Exercise passage below:

If this sounds like sabotage, well, that’s sort of the point. But it’s important to remember that unlike ABACUS, Assange’s attempted sabotage of the diplomatic economy of secrets was planned with the explicit aim of ushering in a new and better system. His 2006 essays paint him as the opposite of a nihilist, someone with a radical’s distrust of reform. Like those Marxists who hoped they saw in the financial crisis the first stirrings of a new and more just economic age, Assange looks to the diplomatic rubble he’s created for the promise of a new paradigm of government behavior.
That Wikileaks will have real-world effects is indisputable; they’ve already begun to show themselves. The real question, now, is whether those effects will look anything like what Assange hoped for them in 2006.
The financial analogy gives us reason to be skeptical. By rights the mortgage meltdown should have wiped out half of Wall Street. And yet two years after the worst of it, the banks that caused the crisis are enjoying record profits while the rest of the economy foots the bill: 10% unemployment, frozen federal pay, broke state governments, etc., etc., ad nauseam. The lesson of the crisis was unequivocal: power doesn’t have to play by rights. The State Department of the United States, we can be sure, is quite aware of this.
There's a deeper sense, however, in which Assange’s 2006 third-order strategy for Wikileaks has to count as naive. His belief that secrecy is the fundamental source of power is a version of the classic category mistake of the internet age: to imagine that the “world” of information simply is the world, that there is no remainder, nothing left to of the latter to overflow or exceed or resist the former. (The Language poets made a similar mistake in suggesting that a stylistic innovation in poetry was predictably convertible into real-world effects.)

End of Exercise passage.
Supplied information below:

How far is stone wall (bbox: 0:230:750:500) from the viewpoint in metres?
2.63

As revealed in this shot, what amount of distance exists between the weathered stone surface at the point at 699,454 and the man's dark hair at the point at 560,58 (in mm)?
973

End of Supplied information.

Using the information =>
1. Answer these from the passage on Assange and Wikileaks:
(a) In what year did Assange write the essays the passage discusses?
(b) What unemployment figure does the passage give?
(c) Which poets does the passage say made a similar mistake?
2. From the passage on Assange and Wikileaks, list every cost that the passage says the rest of the economy bears after the mortgage meltdown.
3. Resume the passage on Assange and Wikileaks after its final sentence.
The listing has nothing to do with the passage.

Responses =>
1.
(a) 2006
(b) 10%
(c) The Language poets

2.
- 10% unemployment
- frozen federal pay
- broke state governments

3.
In a recent interview at the Guardian, Assange seems aware of this problem, all but admitting that his earlier emphasis on secrecy doesn’t fit the reigning power structures of the West:
The west has fiscalised its basic power relationships through a web of contracts, loans, shareholdings, bank holdings and so on. In such an environment it is easy for speech to be ‘free’ because a change in political will rarely leads to any change in these basic instruments. Western speech, as something that rarely has any effect on power, is, like badgers and birds, free.
This diagnosis strikes me as much closer to the mark than Assange's earlier identification of government as fundamentally conspiratorial. But his earlier account at least had the virtue of justifying the leak of 250,000 secret diplomatic cables. Now the release seems freshly unexplained. After all, how, exactly, are publicized diplomatic cables supposed to affect the “web of contracts, loans, shareholdings, bank holdings and so on”? I don't know, and I'm beginning to wonder if Julian Assange does either.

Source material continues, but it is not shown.